IMS: Breakthroughs in Molecular Science

Institute for Molecular Science adopted new HPC system to support massively parallel operations and high-speed computations.

Executive Summary
The Institute for Molecular Science (IMS) significantly expanded its computing capabilities with a dual-purpose system designed to serve researchers that need high-performance parallel computing and memory-demanding serial processing. The new system was built on Intel® Xeon® Gold 6148 processors and Intel® Xeon® Gold 6154 processors with 800 GB Intel® SSD DC 3520 Series solid-state drives all interconnected by the Intel® Omni-Path Architecture (Intel® OPA).

Challenge
Japan’s Institute for Molecular Science (IMS) is a center for advanced research in the molecular sciences—both theoretical and experimental. IMS hosts four research departments: Theoretical and Computational Molecular Science, Photo- Molecular Science, Materials Molecular Science, and Life and Coordination- Complex Molecular Science. The organization provides a place of joint-research for the molecular science community, and it exchanges researchers through domestic and international relationships. IMS scientists also work collaboratively with a wide range of investigators across Japan and around the world, supporting breakthroughs in molecular science knowledge. IMS supercomputers have been used for important work in quantum chemistry calculations, band calculations, and molecular dynamics simulations. Recent work has appeared in scientific journals, including Nature (25 February 2016, vol. 530, pp. 465–468).

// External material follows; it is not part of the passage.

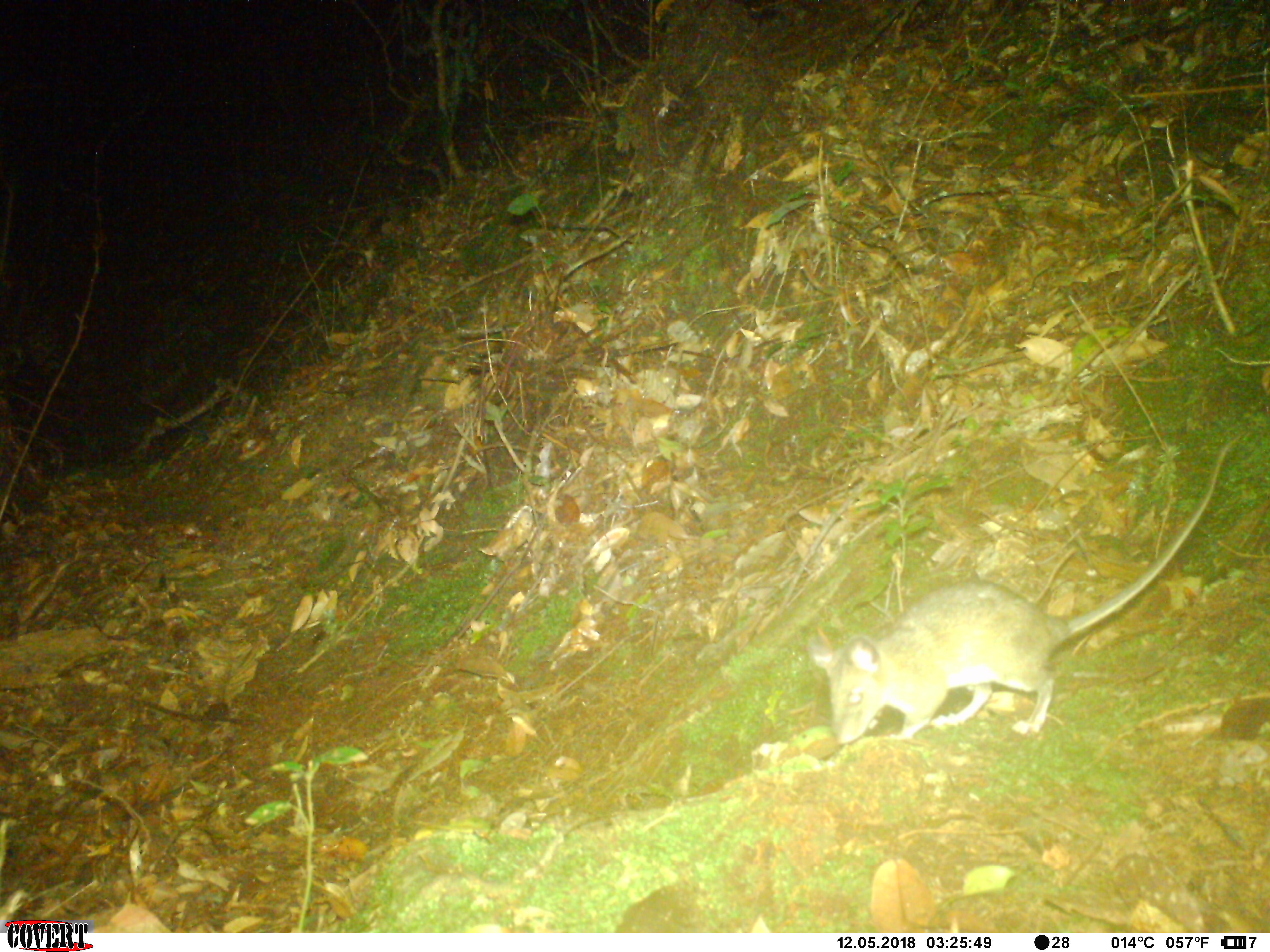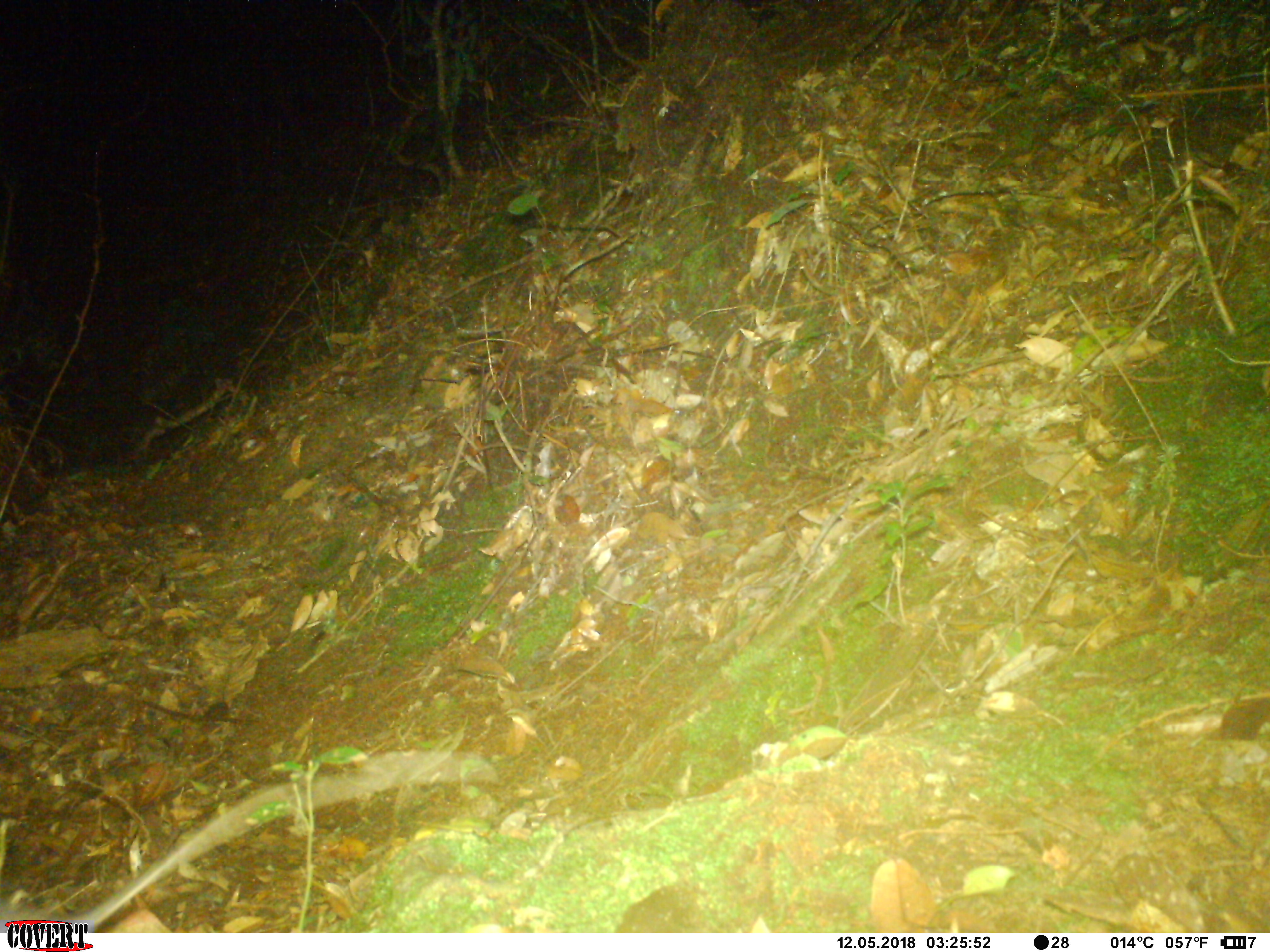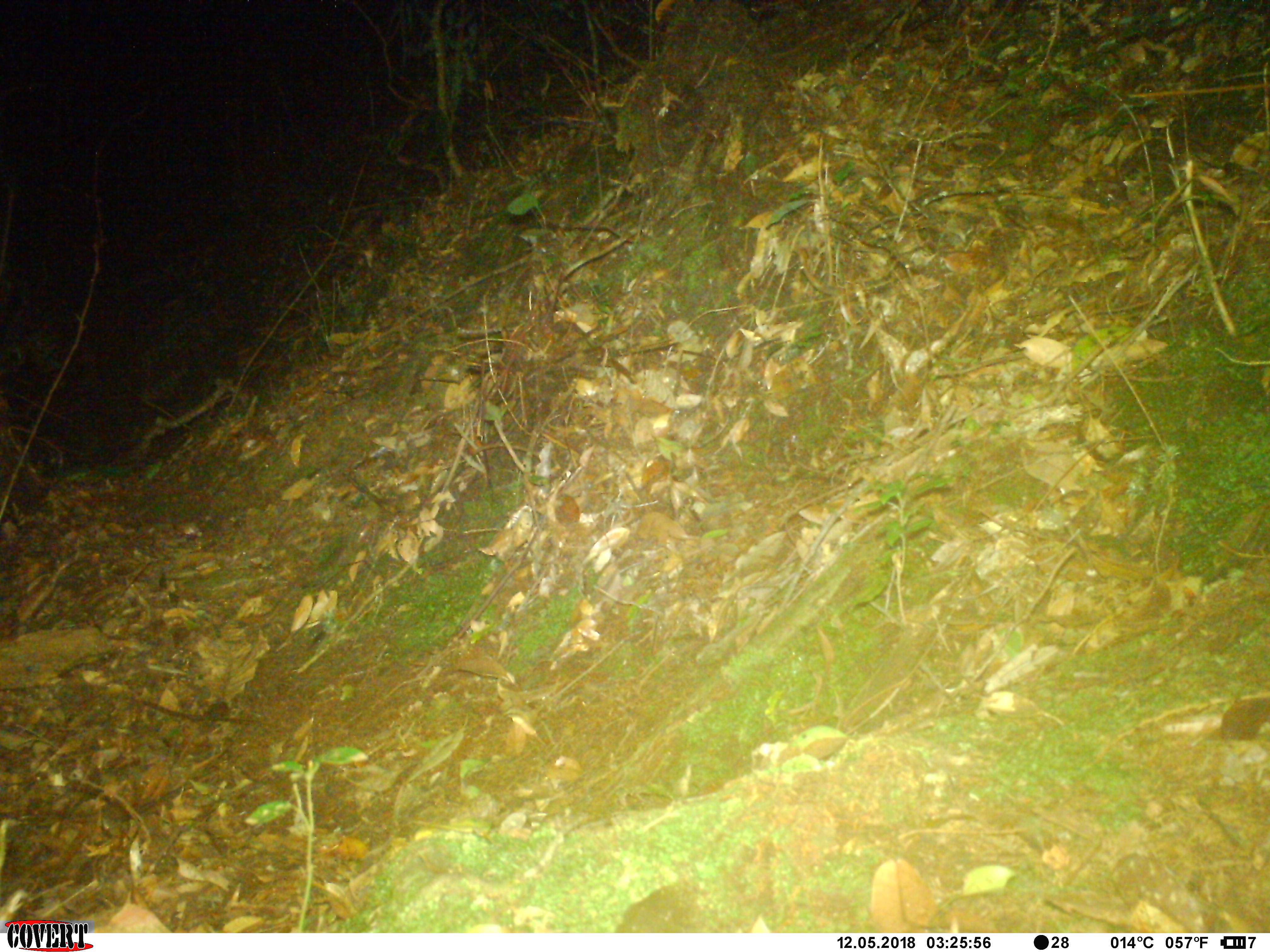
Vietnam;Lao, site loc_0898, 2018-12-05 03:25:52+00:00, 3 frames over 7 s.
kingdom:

“The biggest challenge for real breakthroughs comes from the huge number of trial-and-error calculations that researchers have to run on our supercomputers to reveal novel structures and behaviors.” —Shinji Saito, director of Research Center for Computational Science (RCCS) at IMS

While molecular dynamics (MD) simulations are typically highly optimized for parallel computing, many quantum chemistry (QC) algorithms tend to run in serial fashion. In both types of computing, the large problems scientists need to study lead to long run times to gather the data they need to further their work. IMS provides enough CPU time for researchers to tackle such challenges, irrespective of the type of computing they need (serial or parallel).

“Our previous supercomputers were installed in 2011,” commented Saito. “They were running on six-year-old technologies. The numbers of cores and the speed of calculations were not enough for our users today.”

Solution
MD calculation can use thousands of cores at a time. More cores with a non-blocking interconnect allow researchers to run their jobs much faster, or run much larger jobs, compared to systems with fewer cores. But the serial processes of QC calculations require massive amounts of memory with the fastest CPU clock speeds to achieve results quickly.

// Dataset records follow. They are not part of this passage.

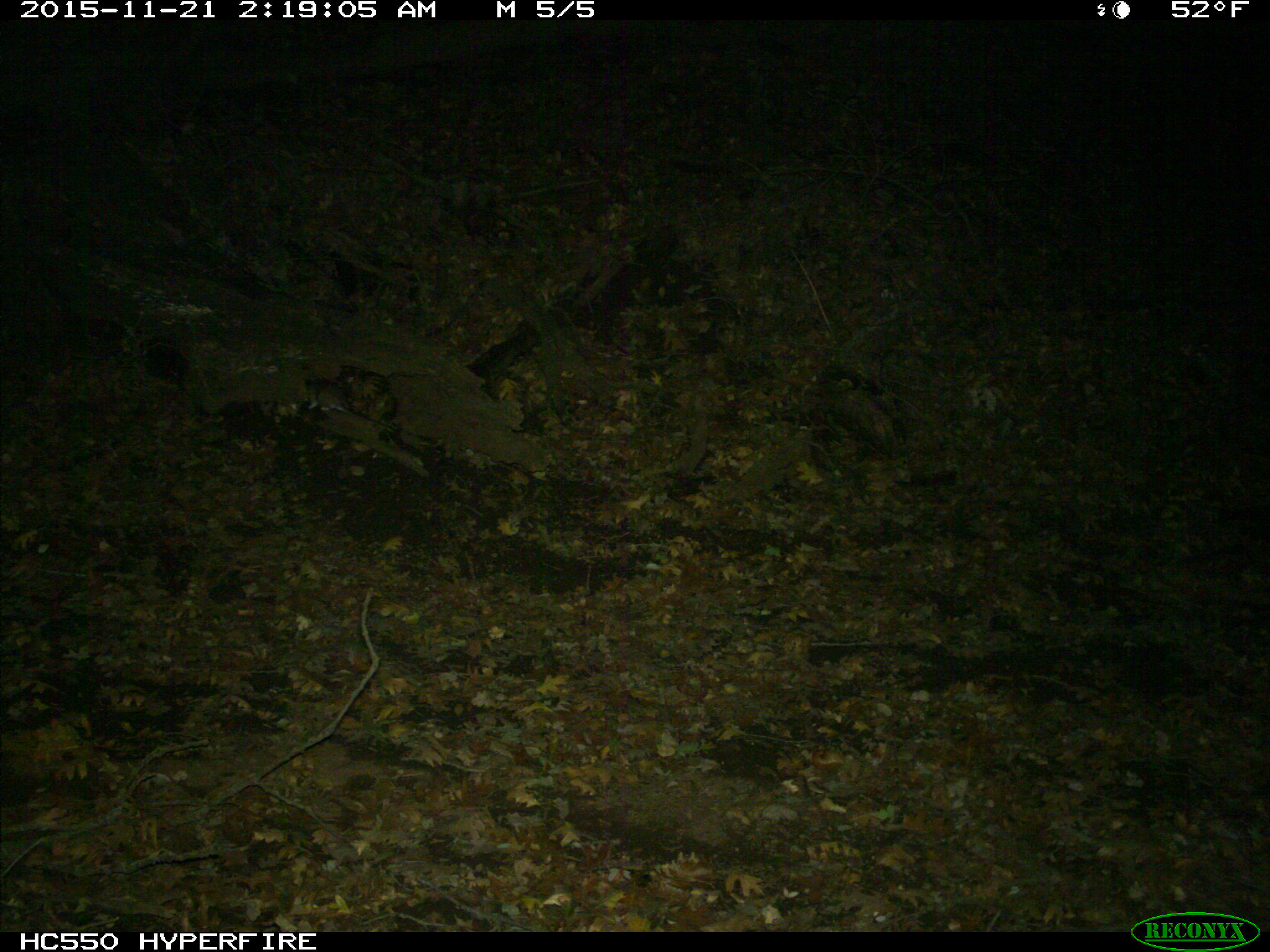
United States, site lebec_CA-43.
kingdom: Animalia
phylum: Chordata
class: Mammalia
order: Rodentia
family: Cricetidae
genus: Neotoma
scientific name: Neotoma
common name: pack rat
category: unidentified pack rat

“Since IMS supports research in both types of computational domains, and since CPU core speeds typically are lower with more cores, we needed a solution that offered both configurations—a system with thousands of cores and one with fewer, faster cores and large memory.” —Fumiyasu Mizutani, section chief of RCCS

IMS worked with NEC* to install two clusters with Supermicro* servers interconnected by Intel® Omni-Path Architecture (Intel® OPA). The new machine is called the High Performance Molecular Simulator. It placed 70 on the November 2017 Top500 list with 1.8 petaFLOPS LINPACK* and 3.1 petaFLOPS theoretical peak performance.1 It went into production at IMS on October 1, 2017.

The Molecular Simulator’s two systems run on Intel® Xeon® Gold 6148 processors with 20 cores for MD’s massively parallel computations, while the Intel® Xeon® Gold 6154 processors with 18 cores running at 3.0 to 3.7 GHz (Turbo) deliver the speed necessary for QC’s more demanding serial operations. To meet the requirements of different types of workloads, the 20-core nodes were configured in a full bi-sectional bandwidth (FBB) topology, while the faster nodes were 1:3 oversubscribed, considering they would not be communicating as much while running their memory-demanding jobs.

The Molecular Simulator also uses 800 GB Intel® SSD DC 3520 Series solid-state drives.

Results
Since the Molecular Simulator went into production, it has run many benchmarks using quantum chemistry calculations, molecular dynamics simulation, memory transfer, and disk performance programs. Additionally, users have begun running their research on the new system. A benchmark of a modified Test397, which is the geometry optimization and frequency calculation, with Gaussian09 Rev.d01 on the new system is approximately 2.1 times faster than that on the old system.2 The new system, with 40,588 cores, provides 7.3X the computational capacity of IMS’ previous system.2

“While these Gaussian benchmark results of this memory intensive workload were calculated prior to applying any ‘Spectre’ and ‘Meltdown’ software mitigations and firmware updates,” Mizutani noted, “further testing of the code indicated no impact to performance after the security updates were applied.”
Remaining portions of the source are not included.